Start of Material for this exercise

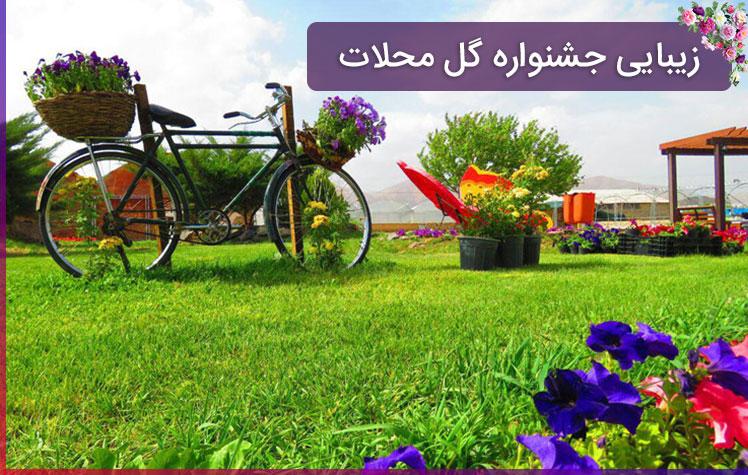 زیبایی زندگی را جشنواره گل محلات جستجو کنید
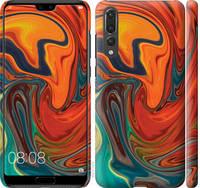 "Чехол на Huawei P20 Pro Абстрактный фон ""4547c-1470-25032"""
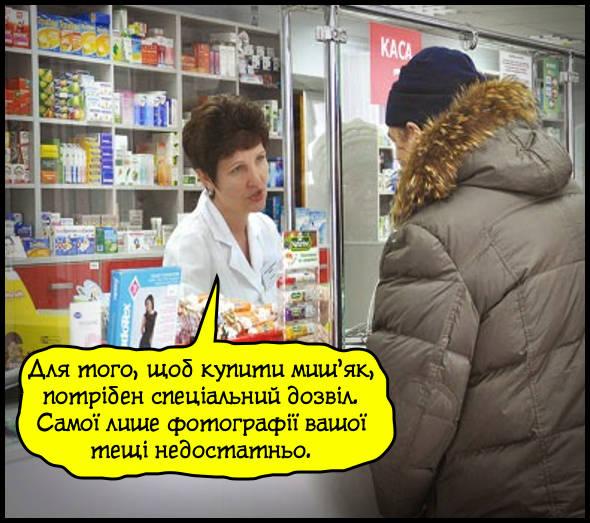 Прикол про тещу. В аптеці. - Для того, щоб купити миш'як, потрібен спеціальний дозвіл. Самої лише фотографії вашої тещі недостатньо.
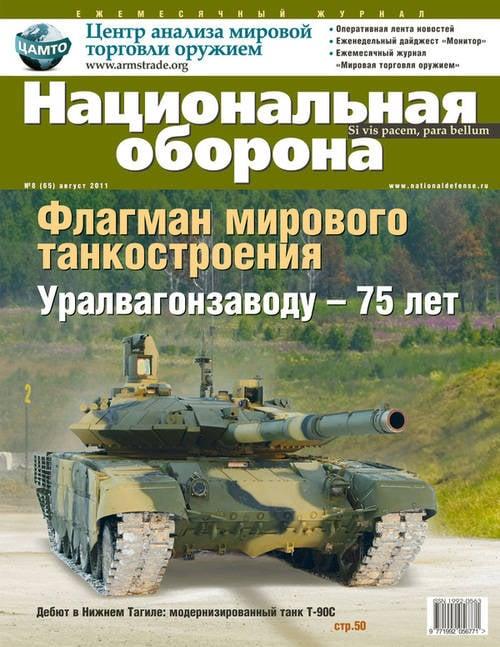 Modernized tank T-90С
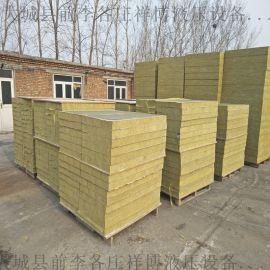 机制岩棉复合板 水泥复合板 外墙砂浆岩棉复合板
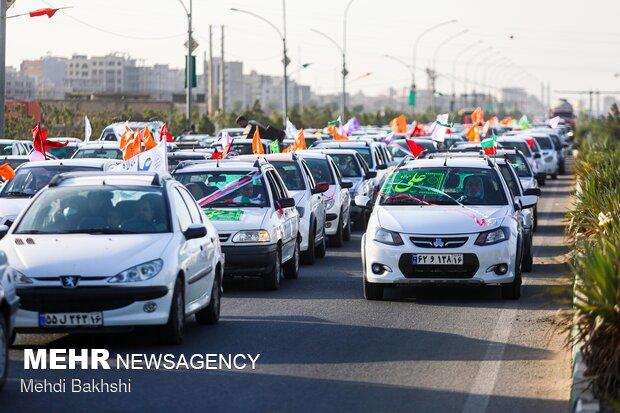 کاروان خودرویی جشن عید غدیرخم در قم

End of Material for this exercise

» Problem to work on:
Copy every entry exactly; drop the pictures.

» Task response:
 زیبایی زندگی را جشنواره گل محلات جستجو کنید
 "Чехол на Huawei P20 Pro Абстрактный фон ""4547c-1470-25032"""
 Прикол про тещу. В аптеці. - Для того, щоб купити миш'як, потрібен спеціальний дозвіл. Самої лише фотографії вашої тещі недостатньо.
 Modernized tank T-90С
 机制岩棉复合板 水泥复合板 外墙砂浆岩棉复合板
 کاروان خودرویی جشن عید غدیرخم در قم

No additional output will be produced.